The computer tool provides a level of detail that allows managers to forecast accurate budgets and staffing needs because resources are linked to patient type and stage - even the more unusual ones.
"Although a neuro-intensive care unit doesn't get on a regular basis a patient with severe head trauma who is a candidate for organ donation, when we do, [such a case] consumes a huge amount of nursing resources," she explains.
By knowing how many such candidates the unit has admitted in the past year and the amount of resources needed, managers can incorporate those figures in the budget, Howe points out.
Redesigning patient assessments
One of the first practices Sentara questioned was patient assessments. The computer tool showed that patient assessments accounted for 20% of total annual labor dollars. Scrutiny showed that assessments occurred with the same frequency and comprehensiveness across the continuum of care, regardless of acuity, even though an improving patient needs less-comprehensive and less-frequent assessments.
Research showed that changing that practice alone could bring a workload reduction of 8,000 hours and a savings of $150,000 annually on the step-down unit. It would also cut documentation time by 2,900 hours, resulting in a $54,000 savings, Howe says.

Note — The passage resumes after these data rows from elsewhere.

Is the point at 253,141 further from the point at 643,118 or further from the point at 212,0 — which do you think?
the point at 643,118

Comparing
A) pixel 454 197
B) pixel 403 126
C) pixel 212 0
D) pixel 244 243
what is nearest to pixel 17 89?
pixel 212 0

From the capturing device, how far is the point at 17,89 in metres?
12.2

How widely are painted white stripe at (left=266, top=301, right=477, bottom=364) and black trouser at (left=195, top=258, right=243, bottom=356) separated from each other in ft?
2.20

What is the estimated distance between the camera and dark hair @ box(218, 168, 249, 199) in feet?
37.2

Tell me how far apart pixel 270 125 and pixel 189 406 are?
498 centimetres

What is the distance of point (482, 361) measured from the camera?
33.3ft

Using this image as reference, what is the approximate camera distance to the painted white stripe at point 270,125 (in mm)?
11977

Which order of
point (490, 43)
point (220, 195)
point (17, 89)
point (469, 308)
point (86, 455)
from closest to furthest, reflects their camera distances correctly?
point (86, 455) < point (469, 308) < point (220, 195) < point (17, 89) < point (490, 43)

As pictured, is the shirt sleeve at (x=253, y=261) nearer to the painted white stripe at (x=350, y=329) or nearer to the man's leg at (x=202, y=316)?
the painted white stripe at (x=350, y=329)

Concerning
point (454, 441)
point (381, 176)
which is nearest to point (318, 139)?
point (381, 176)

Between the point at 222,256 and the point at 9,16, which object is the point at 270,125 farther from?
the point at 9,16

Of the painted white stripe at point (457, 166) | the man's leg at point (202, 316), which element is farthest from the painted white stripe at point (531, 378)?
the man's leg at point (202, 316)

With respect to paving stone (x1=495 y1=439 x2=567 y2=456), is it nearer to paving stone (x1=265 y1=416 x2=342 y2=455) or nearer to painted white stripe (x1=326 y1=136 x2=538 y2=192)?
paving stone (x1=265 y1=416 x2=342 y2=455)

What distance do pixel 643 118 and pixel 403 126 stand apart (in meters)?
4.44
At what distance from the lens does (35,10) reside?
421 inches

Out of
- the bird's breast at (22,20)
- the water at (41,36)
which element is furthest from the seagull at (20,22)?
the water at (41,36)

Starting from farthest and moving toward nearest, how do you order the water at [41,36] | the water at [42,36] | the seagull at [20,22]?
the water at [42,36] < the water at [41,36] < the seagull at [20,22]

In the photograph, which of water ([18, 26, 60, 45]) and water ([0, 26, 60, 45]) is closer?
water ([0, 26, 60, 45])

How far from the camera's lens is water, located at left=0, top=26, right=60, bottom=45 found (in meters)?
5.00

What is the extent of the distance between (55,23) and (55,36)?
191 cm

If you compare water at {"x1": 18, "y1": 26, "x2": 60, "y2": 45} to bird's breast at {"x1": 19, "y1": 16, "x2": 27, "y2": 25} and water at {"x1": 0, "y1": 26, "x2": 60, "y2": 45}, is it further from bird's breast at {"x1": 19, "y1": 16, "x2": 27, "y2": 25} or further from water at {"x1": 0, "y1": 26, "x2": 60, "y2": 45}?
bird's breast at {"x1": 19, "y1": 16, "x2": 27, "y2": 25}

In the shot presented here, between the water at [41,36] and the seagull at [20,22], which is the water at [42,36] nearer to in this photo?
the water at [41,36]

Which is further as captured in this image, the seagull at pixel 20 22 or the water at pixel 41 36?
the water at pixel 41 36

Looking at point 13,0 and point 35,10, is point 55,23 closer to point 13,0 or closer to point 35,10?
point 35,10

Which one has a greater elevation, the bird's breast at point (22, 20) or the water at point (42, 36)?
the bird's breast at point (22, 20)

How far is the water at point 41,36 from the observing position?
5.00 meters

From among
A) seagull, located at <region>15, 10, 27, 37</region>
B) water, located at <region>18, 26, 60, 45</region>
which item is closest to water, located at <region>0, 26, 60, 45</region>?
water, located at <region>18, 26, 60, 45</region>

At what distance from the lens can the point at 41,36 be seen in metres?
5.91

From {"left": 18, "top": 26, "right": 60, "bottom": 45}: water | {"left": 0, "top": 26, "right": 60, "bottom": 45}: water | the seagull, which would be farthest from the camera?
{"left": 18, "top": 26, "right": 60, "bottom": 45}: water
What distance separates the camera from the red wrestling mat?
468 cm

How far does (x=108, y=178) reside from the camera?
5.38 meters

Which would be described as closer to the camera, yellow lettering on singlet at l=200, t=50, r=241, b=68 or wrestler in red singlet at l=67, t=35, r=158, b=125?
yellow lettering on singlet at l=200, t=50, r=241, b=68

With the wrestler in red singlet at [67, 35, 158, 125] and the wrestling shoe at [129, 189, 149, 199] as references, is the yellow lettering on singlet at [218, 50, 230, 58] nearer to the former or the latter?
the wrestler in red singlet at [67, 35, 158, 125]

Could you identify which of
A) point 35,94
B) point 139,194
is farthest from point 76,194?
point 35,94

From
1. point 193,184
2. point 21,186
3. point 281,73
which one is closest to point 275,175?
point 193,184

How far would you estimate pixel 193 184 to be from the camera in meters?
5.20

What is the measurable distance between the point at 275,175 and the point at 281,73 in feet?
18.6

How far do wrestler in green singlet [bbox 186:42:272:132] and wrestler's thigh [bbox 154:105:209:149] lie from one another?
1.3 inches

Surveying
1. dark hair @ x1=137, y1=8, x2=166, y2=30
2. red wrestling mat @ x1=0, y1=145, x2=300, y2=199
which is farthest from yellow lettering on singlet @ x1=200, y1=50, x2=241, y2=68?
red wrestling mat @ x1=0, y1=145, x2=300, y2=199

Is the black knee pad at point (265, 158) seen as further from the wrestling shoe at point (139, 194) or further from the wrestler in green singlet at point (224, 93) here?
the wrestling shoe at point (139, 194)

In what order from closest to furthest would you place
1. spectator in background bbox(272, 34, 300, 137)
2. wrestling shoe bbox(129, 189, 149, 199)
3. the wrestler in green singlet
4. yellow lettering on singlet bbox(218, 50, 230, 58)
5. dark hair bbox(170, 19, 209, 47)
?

When Sentara's redesign team used the program to analyze what tasks occurred, it discovered that some tasks were scattered throughout the day unnecessarily. To increase staff efficiency and reduce the number of patient interruptions, Sentara bundled activities and reduced their frequency if deemed redundant. For example, catheters and chest tubes were checked, dressings changed, and cough and debridement activities were all done at different times of the day at four- or 12-hour intervals. Now, they are all performed twice a day at the same time, once during the day and once during the evening shift.
The change resulted in a 50% reduction in labor hours. Howe says changes of this type could result in an overall reduction of up to 30% in care delivery labor hours.
Other processes the tool has brought into question include the transferring of patients to different care levels as their status changes. "You can start seeing costs that have little or no value, Howe says. "If a patient is only in the hospital for three or four days, it may be cheaper not to transfer. There are hidden costs such as transfer orders, and there are new caregivers who have to familiarize themselves with the patient."
The system also allows Howe to play "what if" with various scenarios. "We can see what happens with costs and workload on paper before we implement them in reality," she says.
In September, the burn/trauma and neurosurgical intensive care units will go live with a redesign modeled on the computer tool, says Pam Streetman, RN, operating center manager.
"Our hours per patient day haven't been re-verified in about 10 years, so we needed to look at our functions and tasks," she says. "
As Streetman concentrated on identifying what RNs were doing - bedside tasks - and what they should be doing - assessments and care plans - she found that some functions could be bundled with the tasks of "other" to better organize time.
"It was a real eye-opener to see the time we RNs were allotting to each task. We're always saying,'we're so busy, we need more help,' when part of the problem is that we need to delegate some tasks to others," Streetman says.
For example, in the new neurosurgical ICU plan, respiratory therapists will be doing lab work, setting up pressure lines, and handling cardiac outputs.
Howe's team is also working to smooth out the peaks and valleys of workflow. "We're in the analytic phase now, examining what an average day looks like," she explains. "Traditionally, hospitals schedule too much work between 7 a.m. and 11 a.m., so we want to find out what time of day the work really needs to be done so we can schedule more efficient staffing."